I just finished reading several posts on
Steve Yoder's blog on Wall Street Journal and it got me thinking aout my own blog. I haven't done any substantial posts recently other than pictures, one-liner comments, or quotations.
My rationalization for this, of course, is the information systems project that I am currently involved with at work, compounded by a couple of hours' laboratory work in the evening. I leave the house at 7:30 in the morning and don't see my front door again until 8:30 pm on most nights. Occasionally it had been as late as 10:00 pm. This happens consistently from Monday to Friday. And I work on some Saturdays. Insane.
Of course my real schedule is supposed to be the normal nine-to-five kind of work, but with this project -- not that you really care, but we will have 35 laboratory sites going live on a new system on the same day on June 19 (we call it the Big Bang, affectionately or anxiously depending on whom you ask ) -- most of my days are stretched to 9 hours or more. Then I switch hats, drive over to the lab, sit behind a microscope and be a scientist for a few more hours. In all, I am out of the house about 12 hours each day. If I sleep for 7 to 8 hours, it leaves me 4 to 5 hours each day for getting out of bed in the morning to get ready for work and feeding the dog at night and getting ready for bed.
The scientist part I really don't have to do. "It's your choice," a co-worker told me one time when I complained about not having enough hours in the day to unwind at home at the end of the day, my dog having to eat very late on my account. But I couldn't tell my co-worker that I am, sadly, a victim of the paycheck. The extra paycheck. The supposed "candy money" that has become part of the household budget.
But I digress...
Recently I started doing something I haven't done in a while: having an honest down-time. I went and spent my days off with friends -- lunch, movies, cafe, plays, brunch, and dinners.
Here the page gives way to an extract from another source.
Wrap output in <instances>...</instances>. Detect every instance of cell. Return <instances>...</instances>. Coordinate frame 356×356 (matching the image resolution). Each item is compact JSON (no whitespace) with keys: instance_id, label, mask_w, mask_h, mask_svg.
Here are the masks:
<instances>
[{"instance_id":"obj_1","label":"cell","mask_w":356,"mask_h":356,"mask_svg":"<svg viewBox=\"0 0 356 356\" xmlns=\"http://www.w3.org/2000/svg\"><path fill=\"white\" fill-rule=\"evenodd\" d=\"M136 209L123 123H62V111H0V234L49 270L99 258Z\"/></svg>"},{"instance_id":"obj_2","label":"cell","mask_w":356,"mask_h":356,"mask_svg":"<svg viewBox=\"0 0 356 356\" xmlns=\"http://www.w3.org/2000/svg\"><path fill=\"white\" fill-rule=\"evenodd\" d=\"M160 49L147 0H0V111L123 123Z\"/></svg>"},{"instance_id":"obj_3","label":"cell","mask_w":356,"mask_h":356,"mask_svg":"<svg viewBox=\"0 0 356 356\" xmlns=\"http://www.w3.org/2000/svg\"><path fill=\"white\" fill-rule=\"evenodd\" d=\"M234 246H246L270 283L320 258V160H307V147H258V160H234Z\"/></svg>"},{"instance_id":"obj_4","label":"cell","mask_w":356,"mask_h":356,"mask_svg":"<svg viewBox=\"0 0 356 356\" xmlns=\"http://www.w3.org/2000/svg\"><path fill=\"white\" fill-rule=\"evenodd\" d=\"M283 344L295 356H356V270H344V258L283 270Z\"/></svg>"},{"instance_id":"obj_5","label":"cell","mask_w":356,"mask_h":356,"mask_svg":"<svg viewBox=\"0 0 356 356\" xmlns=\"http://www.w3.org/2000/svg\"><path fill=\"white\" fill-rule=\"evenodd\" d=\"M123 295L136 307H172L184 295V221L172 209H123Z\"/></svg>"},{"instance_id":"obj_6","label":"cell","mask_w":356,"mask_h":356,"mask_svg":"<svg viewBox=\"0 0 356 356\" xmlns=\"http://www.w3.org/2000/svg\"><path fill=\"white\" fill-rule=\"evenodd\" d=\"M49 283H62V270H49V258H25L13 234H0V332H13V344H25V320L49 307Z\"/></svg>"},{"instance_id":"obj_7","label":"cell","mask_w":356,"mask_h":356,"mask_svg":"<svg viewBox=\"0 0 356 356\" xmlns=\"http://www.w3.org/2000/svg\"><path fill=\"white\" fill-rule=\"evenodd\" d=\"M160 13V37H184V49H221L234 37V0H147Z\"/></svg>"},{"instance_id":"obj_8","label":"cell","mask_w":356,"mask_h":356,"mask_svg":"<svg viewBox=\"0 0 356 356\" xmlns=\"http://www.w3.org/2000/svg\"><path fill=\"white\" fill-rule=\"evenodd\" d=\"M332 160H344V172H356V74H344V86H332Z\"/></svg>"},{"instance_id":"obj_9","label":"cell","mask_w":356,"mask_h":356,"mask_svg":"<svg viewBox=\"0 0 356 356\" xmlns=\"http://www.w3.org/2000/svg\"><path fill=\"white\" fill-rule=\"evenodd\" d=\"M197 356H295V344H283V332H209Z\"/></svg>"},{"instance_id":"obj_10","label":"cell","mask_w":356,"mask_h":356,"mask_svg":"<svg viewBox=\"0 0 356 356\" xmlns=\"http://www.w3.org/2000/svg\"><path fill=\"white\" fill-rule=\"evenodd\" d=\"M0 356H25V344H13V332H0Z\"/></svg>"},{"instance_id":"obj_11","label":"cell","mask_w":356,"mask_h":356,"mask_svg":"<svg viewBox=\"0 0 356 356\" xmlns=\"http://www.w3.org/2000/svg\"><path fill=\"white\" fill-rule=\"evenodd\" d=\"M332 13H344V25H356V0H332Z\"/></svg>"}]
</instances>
It made me stop thinking about work. I still talked about work with my friends, but it was from a point of view outside the work-bubble. And it made me see that this I-am-so-busy drama that I so inexorably cloak myself with is actually silly and pointless. Yes, I am busy, but I don't have to let it define who I am and dictate how my relationships should be.
It made me think of other things I haven't done in a long time. Like playing the piano. Or writing real posts for my blog. So last night I spent close to an hour on the piano with my Hanon exercise book in front of me, discovering how slow and weak my fingers had become. And today I am spending long-overdue time on the laptop putting thoughts into words.